“Seek his kingdom, and these things will be added to you.”
Here is a tall order, no? How exactly do we seek God’s
kingdom?
Oh, I know we all have some kind of mental picture in view
when we pray “Thy kingdom come.” I certainly always do. During the eight years
of Barack Obama’s stewardship of the U.S., I regularly imagined the man’s
surprise at getting his just desserts one day. I look forward to all
deceivers being shown to the world for exactly what they are: right, left and
apolitical alike. I picture the enthroned Christ dispensing justice, the
wolf lying down with the lamb, and ultimate truth, love and discernment
dictating all aspects of world governance.

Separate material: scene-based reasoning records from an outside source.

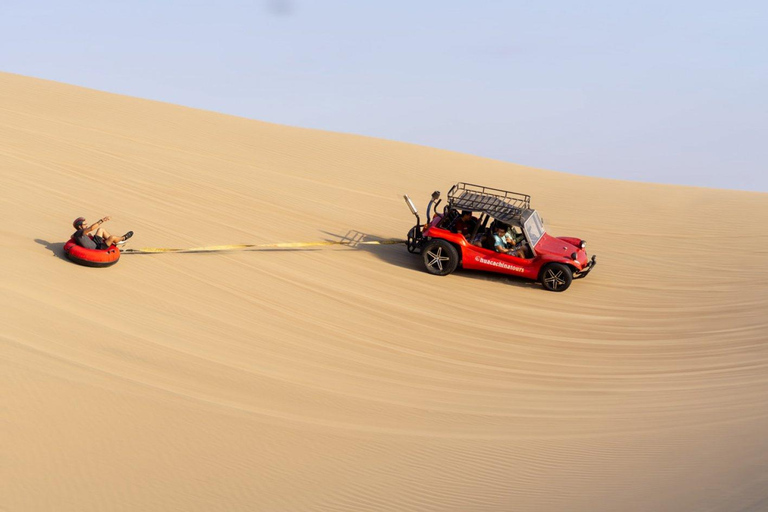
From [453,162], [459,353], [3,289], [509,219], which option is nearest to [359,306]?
[459,353]

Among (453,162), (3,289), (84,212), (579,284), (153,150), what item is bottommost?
(3,289)

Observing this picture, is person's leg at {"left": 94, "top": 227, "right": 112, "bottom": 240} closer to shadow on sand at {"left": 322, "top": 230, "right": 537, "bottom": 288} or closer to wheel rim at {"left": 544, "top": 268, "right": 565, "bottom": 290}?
shadow on sand at {"left": 322, "top": 230, "right": 537, "bottom": 288}

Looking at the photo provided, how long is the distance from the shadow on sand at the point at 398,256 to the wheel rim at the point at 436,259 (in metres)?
0.32

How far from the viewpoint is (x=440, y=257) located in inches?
543

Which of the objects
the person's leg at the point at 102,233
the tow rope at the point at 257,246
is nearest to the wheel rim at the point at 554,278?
the tow rope at the point at 257,246

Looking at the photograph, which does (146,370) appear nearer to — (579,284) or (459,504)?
(459,504)

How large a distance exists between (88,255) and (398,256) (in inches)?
233

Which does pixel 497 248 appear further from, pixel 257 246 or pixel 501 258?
pixel 257 246

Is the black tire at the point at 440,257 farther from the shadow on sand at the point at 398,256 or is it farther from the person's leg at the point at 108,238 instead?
the person's leg at the point at 108,238

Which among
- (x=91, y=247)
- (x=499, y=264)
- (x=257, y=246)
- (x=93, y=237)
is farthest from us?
(x=257, y=246)

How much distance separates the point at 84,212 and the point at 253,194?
4328mm

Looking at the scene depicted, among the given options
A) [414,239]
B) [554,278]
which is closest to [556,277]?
[554,278]

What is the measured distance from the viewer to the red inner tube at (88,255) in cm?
1163

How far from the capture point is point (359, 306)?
12.2m
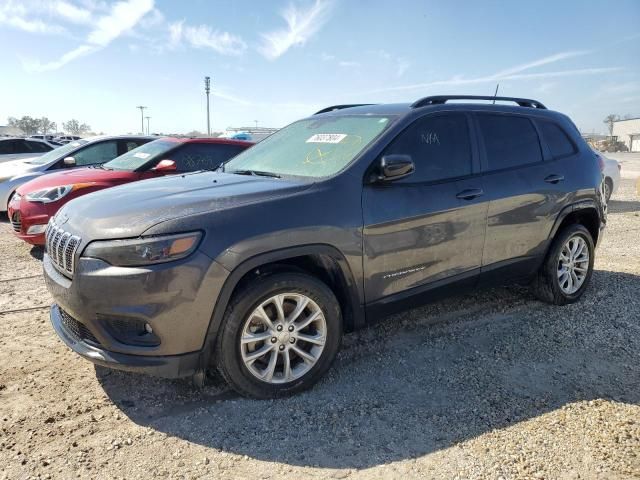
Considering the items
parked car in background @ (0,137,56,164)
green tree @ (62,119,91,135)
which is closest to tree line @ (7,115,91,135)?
green tree @ (62,119,91,135)

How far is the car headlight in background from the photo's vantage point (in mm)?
6168

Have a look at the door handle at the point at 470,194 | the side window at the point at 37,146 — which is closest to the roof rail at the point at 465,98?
the door handle at the point at 470,194

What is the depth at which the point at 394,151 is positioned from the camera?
11.6ft

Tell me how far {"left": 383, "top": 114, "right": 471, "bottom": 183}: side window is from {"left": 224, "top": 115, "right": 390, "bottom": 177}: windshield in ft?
0.66

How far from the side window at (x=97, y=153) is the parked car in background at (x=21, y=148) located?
5.28m

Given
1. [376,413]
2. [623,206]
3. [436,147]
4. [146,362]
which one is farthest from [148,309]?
[623,206]

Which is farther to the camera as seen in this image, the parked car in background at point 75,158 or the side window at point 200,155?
the parked car in background at point 75,158

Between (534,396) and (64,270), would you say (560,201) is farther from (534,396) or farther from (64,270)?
(64,270)

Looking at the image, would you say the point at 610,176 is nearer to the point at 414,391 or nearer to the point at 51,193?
the point at 414,391

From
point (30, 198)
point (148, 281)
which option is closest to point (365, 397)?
point (148, 281)

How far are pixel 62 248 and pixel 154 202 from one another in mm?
622

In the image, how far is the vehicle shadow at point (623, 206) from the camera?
35.7 feet

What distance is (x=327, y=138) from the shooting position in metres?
3.84

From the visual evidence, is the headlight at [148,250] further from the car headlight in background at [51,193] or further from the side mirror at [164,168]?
the car headlight in background at [51,193]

There are all kinds of ways we may picture the kingdom. But
seeking it? That’s something else. It seems like the sort of aspiration in
which one’s reach easily exceeds one’s grasp.
Cosmic Powers and Present Darkness
After all, I do not know much at all about the workings of the
“cosmic powers over this present darkness” or the
“spiritual forces of evil in the heavenly places”. I cannot predict their evil plots or work to prevent them. I cannot picture the great spiritual battlefield in its present configuration, let alone plot
the movements of the armies of heaven across time. I can no more locate my
place in a cosmic conflict than I could find my way to Kansas without a
map, a compass or a GPS. I certainly would never dare try to predict a
spiritual enemy’s next move, or strategize its defeat.

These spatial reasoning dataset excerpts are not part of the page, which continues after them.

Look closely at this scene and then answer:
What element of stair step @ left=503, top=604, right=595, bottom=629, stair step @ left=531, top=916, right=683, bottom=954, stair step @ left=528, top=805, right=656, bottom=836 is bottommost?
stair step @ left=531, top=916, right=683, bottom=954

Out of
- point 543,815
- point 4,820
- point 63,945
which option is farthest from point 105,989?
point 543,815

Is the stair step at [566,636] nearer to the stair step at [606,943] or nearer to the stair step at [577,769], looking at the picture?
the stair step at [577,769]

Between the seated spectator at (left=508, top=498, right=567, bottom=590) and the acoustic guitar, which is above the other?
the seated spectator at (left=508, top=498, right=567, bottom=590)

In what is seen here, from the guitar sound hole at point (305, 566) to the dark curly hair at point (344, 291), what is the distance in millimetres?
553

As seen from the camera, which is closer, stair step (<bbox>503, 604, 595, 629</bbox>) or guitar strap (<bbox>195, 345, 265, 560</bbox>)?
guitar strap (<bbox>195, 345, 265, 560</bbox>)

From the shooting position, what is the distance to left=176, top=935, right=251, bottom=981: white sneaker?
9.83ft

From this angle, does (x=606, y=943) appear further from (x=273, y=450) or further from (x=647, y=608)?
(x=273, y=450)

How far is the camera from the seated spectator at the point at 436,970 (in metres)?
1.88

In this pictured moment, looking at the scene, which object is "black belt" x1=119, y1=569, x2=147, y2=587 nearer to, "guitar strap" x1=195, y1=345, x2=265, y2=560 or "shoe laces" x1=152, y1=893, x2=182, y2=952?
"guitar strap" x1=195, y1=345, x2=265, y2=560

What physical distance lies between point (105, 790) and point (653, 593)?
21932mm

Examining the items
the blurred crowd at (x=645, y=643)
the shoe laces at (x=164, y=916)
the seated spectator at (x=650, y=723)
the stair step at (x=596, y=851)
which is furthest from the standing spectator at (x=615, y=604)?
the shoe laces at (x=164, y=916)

I am no general in the army of God, and I am quite
useless at doing the sorts of things generals do. I am a foot soldier, and
not a very good one at that. What can a mere foot soldier do to seek God’s
kingdom?
Plenty, as it turns out.
Atten-shun!
A foot soldier may not be sufficiently shrewd or skilled to design the most efficient possible weapon, but he can certainly care for and maintain the weapons he has been given. As Aslan says to Peter in C.S. Lewis’s The Lion, the Witch and the Wardrobe, “Whatever happens, never forget to wipe your sword.” Sound advice.

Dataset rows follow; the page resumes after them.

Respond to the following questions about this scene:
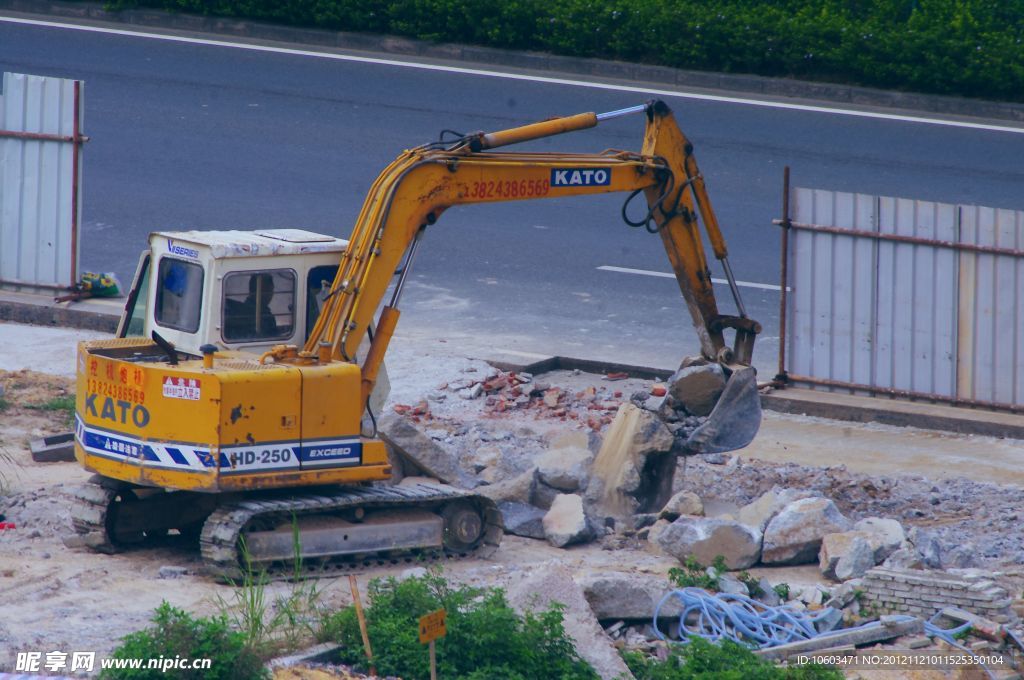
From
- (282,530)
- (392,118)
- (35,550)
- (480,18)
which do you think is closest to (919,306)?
(282,530)

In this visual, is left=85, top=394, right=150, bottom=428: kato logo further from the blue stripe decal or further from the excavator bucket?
the excavator bucket

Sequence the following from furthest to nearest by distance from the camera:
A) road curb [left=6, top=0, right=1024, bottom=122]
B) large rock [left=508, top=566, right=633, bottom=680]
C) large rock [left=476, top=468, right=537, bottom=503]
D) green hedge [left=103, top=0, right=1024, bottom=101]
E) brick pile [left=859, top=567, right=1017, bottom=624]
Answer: road curb [left=6, top=0, right=1024, bottom=122]
green hedge [left=103, top=0, right=1024, bottom=101]
large rock [left=476, top=468, right=537, bottom=503]
brick pile [left=859, top=567, right=1017, bottom=624]
large rock [left=508, top=566, right=633, bottom=680]

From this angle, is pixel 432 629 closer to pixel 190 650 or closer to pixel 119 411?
pixel 190 650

A foot soldier may not know how to give orders, but he can certainly
jump to attention when they are given to him.
A foot soldier may not be able to anticipate the diabolic
devices of the other side, but he can certainly sound the alarm when he spots the
enemy coming over the next hilltop.
A foot soldier may not be asked to defend the most important front
in the war — he probably doesn’t even know where it is — but he can
certainly take a stand on the spot where he has been stationed and hold it to his last dying breath.
A foot soldier may know next to nothing about the more
refined techniques of the enemy’s Propaganda and Psy-Ops divisions, but he can
sternly reject any impulse to desert.
Ordinary Acts of Obedience
The kingdom is advanced in the smallest of ways. Let’s
change the war metaphor. Ecclesiastes tells us Solomon planted vineyards and
made himself gardens and parks. It is highly unlikely he did so personally. He was king after all. His time was
precious and his projects innumerable. Rather, Solomon was the great landscape
designer, who gave instructions to his foremen, who in turn passed on specific
orders to hundreds, maybe thousands, of men and women to get to work on
particular tasks that would contribute in some small way to the desired outcome.
Each lowly entry-level employee of the palace who correctly
identified a single weed in one of Solomon’s flower beds, then dutifully knelt
and pulled it up by the root, was thus seeking and serving Solomon’s kingdom, enhancing
the grandeur of its king and promoting his purposes as best he could according
to the ability and instructions given him.
How is the kingdom of heaven advanced? With every
microscopic, humble, ordinary act of obedience to Christ, whether or not the grand
strategic purpose of these tiny gestures is ever completely understood.